I have two primary instances of SQL Server, one for OLTP and one for reporting. The data warehouse for reporting is basically a Type 2 SCD: every table has DWDateStart and DWDateEnd columns and the row with the current data has DWDateEnd = '12/31/9999'. An SSIS package gets the new data from the OLTP instance using Change Tracking (whole row, not just changed values) and copies the data into staging tables in the reporting instance. Then a stored procedure executes in which the rows to be updated get a new DWDateEnd and the new values (i.e. current) from the new or updated rows get inserted. Here's an example:
UPDATE A
SET DWDateEnd = GETDATE()
FROM DWOrders A JOIN StagingOrders A1 ON A.UserId = A1.UserId AND DWDateEnd = '12/31/9999'
INSERT INTO DWOrders (OrderID, ApplicationId, UserId)
SELECT p.OrderID, p.ApplicationId, p.UserId FROM [StagingOrders] p WHERE StagingIsDeleted = 0
Here's my problem: When 30,000 rows are updated, for example, the update and insert from staging to DW can take over half an hour, whereas under normal load the whole process finishes in 40 seconds.

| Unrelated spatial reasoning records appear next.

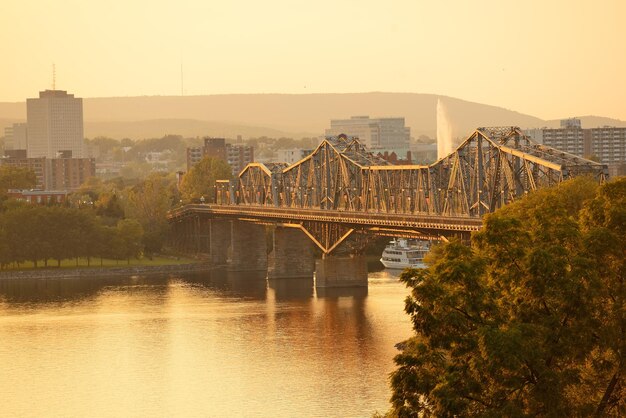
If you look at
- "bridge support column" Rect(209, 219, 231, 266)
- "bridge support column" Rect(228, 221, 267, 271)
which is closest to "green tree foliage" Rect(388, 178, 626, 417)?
"bridge support column" Rect(228, 221, 267, 271)

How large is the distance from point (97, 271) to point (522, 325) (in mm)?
103139

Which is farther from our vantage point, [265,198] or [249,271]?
[265,198]

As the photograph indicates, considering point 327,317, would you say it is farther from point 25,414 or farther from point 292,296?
point 25,414

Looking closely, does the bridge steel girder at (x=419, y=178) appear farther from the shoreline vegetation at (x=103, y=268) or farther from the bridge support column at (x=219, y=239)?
the shoreline vegetation at (x=103, y=268)

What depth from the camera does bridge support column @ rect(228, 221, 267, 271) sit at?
14612cm

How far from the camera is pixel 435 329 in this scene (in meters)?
38.2

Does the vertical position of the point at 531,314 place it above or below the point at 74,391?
above

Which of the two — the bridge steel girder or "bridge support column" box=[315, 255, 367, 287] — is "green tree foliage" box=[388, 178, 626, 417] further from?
"bridge support column" box=[315, 255, 367, 287]

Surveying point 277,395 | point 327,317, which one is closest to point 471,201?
point 327,317

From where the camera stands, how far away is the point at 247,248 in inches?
5827

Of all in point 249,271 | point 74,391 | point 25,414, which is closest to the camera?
point 25,414

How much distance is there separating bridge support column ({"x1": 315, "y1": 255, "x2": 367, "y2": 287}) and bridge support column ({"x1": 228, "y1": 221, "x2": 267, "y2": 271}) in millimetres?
23798

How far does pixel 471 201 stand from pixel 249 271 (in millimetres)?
44291

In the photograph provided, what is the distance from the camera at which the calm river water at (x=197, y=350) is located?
219 ft
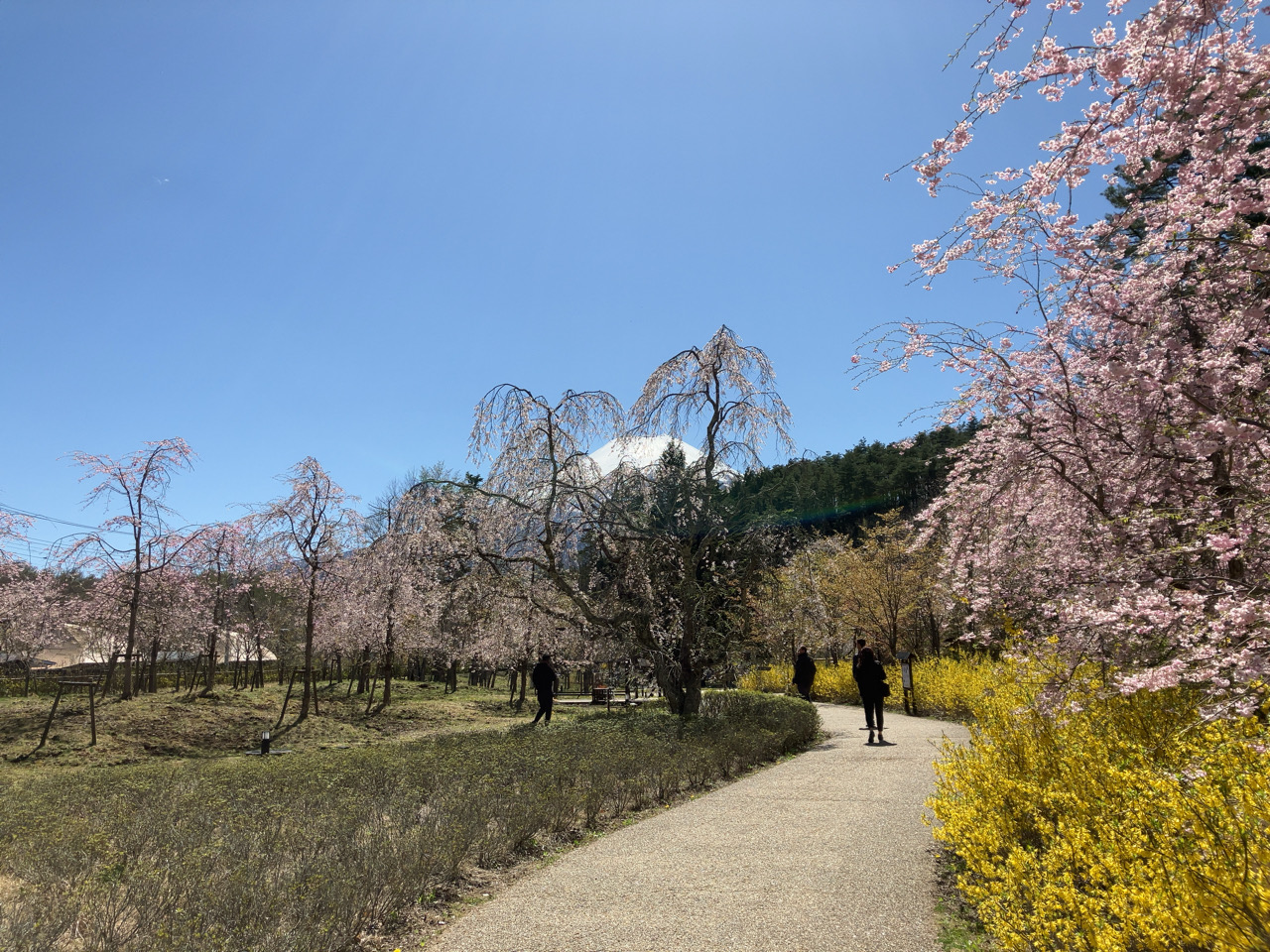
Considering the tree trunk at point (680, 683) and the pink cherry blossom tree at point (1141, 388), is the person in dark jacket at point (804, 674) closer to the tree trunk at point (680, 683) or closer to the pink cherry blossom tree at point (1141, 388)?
the tree trunk at point (680, 683)

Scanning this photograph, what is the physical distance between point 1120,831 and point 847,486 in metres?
53.1

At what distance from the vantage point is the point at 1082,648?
4.93m

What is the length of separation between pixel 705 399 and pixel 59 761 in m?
11.6

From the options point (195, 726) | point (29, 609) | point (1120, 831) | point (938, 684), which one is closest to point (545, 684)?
point (195, 726)

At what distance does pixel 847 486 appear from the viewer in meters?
53.9

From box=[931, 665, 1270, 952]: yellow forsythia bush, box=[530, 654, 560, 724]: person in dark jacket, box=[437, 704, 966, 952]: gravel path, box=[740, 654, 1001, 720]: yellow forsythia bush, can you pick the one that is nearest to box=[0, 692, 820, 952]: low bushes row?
box=[437, 704, 966, 952]: gravel path

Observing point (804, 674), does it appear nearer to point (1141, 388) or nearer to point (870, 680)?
point (870, 680)

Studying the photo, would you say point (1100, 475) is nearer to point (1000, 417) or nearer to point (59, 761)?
point (1000, 417)

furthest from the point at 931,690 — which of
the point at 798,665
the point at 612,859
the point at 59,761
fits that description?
the point at 59,761

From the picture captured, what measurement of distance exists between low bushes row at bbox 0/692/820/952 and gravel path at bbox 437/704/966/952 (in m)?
0.50

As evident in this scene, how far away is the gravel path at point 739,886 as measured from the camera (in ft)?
11.3

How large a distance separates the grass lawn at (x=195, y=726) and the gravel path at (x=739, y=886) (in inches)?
358

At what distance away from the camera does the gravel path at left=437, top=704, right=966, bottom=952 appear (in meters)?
3.43

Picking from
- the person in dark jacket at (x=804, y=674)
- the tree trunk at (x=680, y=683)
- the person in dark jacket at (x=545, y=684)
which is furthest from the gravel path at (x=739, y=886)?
the person in dark jacket at (x=804, y=674)
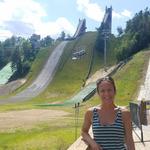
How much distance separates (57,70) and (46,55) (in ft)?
74.2

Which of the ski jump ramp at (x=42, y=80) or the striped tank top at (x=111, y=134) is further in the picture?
the ski jump ramp at (x=42, y=80)

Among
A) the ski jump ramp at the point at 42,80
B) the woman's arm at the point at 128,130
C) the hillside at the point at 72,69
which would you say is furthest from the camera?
the hillside at the point at 72,69

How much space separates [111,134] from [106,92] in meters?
0.62

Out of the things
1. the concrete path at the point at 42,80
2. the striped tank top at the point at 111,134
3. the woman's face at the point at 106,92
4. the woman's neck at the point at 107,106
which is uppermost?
the woman's face at the point at 106,92

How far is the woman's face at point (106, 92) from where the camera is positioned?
7.21 m

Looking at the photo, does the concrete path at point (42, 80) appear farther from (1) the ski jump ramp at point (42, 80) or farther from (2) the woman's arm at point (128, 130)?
(2) the woman's arm at point (128, 130)

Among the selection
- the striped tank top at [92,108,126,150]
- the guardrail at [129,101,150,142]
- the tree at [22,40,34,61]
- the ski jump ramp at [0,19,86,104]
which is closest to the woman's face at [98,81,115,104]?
the striped tank top at [92,108,126,150]

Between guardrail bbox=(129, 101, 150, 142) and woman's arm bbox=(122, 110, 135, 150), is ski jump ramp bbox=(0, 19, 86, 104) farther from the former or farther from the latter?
woman's arm bbox=(122, 110, 135, 150)

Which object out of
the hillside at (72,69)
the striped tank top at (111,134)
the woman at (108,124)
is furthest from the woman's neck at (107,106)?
the hillside at (72,69)

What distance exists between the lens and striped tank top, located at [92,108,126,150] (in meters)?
6.95

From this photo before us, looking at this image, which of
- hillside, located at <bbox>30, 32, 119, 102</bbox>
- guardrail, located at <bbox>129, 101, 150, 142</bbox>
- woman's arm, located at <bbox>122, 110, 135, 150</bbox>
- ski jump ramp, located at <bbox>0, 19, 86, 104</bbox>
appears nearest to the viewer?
woman's arm, located at <bbox>122, 110, 135, 150</bbox>

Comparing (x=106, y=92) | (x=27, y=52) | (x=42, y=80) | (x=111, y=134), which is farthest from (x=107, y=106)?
(x=27, y=52)

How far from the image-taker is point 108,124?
7.05 meters

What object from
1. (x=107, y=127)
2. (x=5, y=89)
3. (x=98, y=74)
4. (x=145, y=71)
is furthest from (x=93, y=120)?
(x=5, y=89)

This happens even with tables that aren't very wide. There are lots of indexes on these tables but in my testing it seems like removing the indexes doesn't help much. I see tons of disk waits (PAGEIOLATCH_EX and SH) but my SAN is good; not SSD-type amazing, but very good. I can't redesign the database aside from trying partitioning but I worry about partitioning on DWDateEnd since a lot of rows would be moving in and out of the "active" partition all the time.
Any thoughts on what I should do to get my data updated more quickly from staging to DW?